Stored data entries:
┌────────

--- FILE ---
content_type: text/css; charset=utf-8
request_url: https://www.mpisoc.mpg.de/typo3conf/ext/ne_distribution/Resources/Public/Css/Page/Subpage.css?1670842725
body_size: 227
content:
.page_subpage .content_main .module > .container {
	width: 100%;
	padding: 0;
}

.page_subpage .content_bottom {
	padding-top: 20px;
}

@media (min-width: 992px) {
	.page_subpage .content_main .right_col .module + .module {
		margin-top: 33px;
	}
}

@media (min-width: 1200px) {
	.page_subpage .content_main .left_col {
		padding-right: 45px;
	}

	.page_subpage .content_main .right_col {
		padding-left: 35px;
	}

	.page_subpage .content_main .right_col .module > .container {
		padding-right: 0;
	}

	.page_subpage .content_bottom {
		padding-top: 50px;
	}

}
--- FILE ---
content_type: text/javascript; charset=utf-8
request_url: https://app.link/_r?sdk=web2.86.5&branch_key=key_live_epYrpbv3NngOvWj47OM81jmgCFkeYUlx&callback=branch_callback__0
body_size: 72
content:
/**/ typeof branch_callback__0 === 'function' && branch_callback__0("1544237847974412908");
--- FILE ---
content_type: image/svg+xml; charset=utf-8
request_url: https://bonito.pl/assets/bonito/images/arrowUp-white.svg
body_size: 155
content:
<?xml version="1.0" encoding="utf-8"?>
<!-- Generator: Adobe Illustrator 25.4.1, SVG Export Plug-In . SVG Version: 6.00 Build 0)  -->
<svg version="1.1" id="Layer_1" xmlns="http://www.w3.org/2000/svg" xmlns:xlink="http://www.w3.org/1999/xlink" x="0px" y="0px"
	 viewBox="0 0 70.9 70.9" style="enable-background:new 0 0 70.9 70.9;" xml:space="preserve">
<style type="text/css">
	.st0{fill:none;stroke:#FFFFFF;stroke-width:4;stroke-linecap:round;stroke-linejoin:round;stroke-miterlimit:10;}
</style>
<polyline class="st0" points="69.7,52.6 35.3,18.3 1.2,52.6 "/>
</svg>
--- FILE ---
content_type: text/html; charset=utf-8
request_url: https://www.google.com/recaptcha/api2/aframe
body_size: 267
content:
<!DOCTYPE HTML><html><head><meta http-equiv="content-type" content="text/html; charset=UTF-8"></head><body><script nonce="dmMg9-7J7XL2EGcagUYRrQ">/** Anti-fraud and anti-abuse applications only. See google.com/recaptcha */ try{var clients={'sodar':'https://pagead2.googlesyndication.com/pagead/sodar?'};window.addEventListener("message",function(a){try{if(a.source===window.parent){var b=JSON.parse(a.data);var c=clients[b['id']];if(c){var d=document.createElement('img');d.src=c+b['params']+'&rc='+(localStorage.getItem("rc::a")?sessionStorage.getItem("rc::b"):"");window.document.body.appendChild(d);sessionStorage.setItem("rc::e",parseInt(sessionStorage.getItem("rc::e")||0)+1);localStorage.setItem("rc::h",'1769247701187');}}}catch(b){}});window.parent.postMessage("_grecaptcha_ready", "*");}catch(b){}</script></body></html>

└────────

All the lines above must appear again in the answer, word for word.

--- FILE ---
content_type: text/css; charset=utf-8
request_url: https://www.mpisoc.mpg.de/typo3conf/ext/ne_distribution/Resources/Public/Css/Page/Subpage.css?1670842725
body_size: 227
content:
.page_subpage .content_main .module > .container {
	width: 100%;
	padding: 0;
}

.page_subpage .content_bottom {
	padding-top: 20px;
}

@media (min-width: 992px) {
	.page_subpage .content_main .right_col .module + .module {
		margin-top: 33px;
	}
}

@media (min-width: 1200px) {
	.page_subpage .content_main .left_col {
		padding-right: 45px;
	}

	.page_subpage .content_main .right_col {
		padding-left: 35px;
	}

	.page_subpage .content_main .right_col .module > .container {
		padding-right: 0;
	}

	.page_subpage .content_bottom {
		padding-top: 50px;
	}

}
--- FILE ---
content_type: text/javascript; charset=utf-8
request_url: https://app.link/_r?sdk=web2.86.5&branch_key=key_live_epYrpbv3NngOvWj47OM81jmgCFkeYUlx&callback=branch_callback__0
body_size: 72
content:
/**/ typeof branch_callback__0 === 'function' && branch_callback__0("1544237847974412908");
--- FILE ---
content_type: image/svg+xml; charset=utf-8
request_url: https://bonito.pl/assets/bonito/images/arrowUp-white.svg
body_size: 155
content:
<?xml version="1.0" encoding="utf-8"?>
<!-- Generator: Adobe Illustrator 25.4.1, SVG Export Plug-In . SVG Version: 6.00 Build 0)  -->
<svg version="1.1" id="Layer_1" xmlns="http://www.w3.org/2000/svg" xmlns:xlink="http://www.w3.org/1999/xlink" x="0px" y="0px"
	 viewBox="0 0 70.9 70.9" style="enable-background:new 0 0 70.9 70.9;" xml:space="preserve">
<style type="text/css">
	.st0{fill:none;stroke:#FFFFFF;stroke-width:4;stroke-linecap:round;stroke-linejoin:round;stroke-miterlimit:10;}
</style>
<polyline class="st0" points="69.7,52.6 35.3,18.3 1.2,52.6 "/>
</svg>
--- FILE ---
content_type: text/html; charset=utf-8
request_url: https://www.google.com/recaptcha/api2/aframe
body_size: 267
content:
<!DOCTYPE HTML><html><head><meta http-equiv="content-type" content="text/html; charset=UTF-8"></head><body><script nonce="dmMg9-7J7XL2EGcagUYRrQ">/** Anti-fraud and anti-abuse applications only. See google.com/recaptcha */ try{var clients={'sodar':'https://pagead2.googlesyndication.com/pagead/sodar?'};window.addEventListener("message",function(a){try{if(a.source===window.parent){var b=JSON.parse(a.data);var c=clients[b['id']];if(c){var d=document.createElement('img');d.src=c+b['params']+'&rc='+(localStorage.getItem("rc::a")?sessionStorage.getItem("rc::b"):"");window.document.body.appendChild(d);sessionStorage.setItem("rc::e",parseInt(sessionStorage.getItem("rc::e")||0)+1);localStorage.setItem("rc::h",'1769247701187');}}}catch(b){}});window.parent.postMessage("_grecaptcha_ready", "*");}catch(b){}</script></body></html>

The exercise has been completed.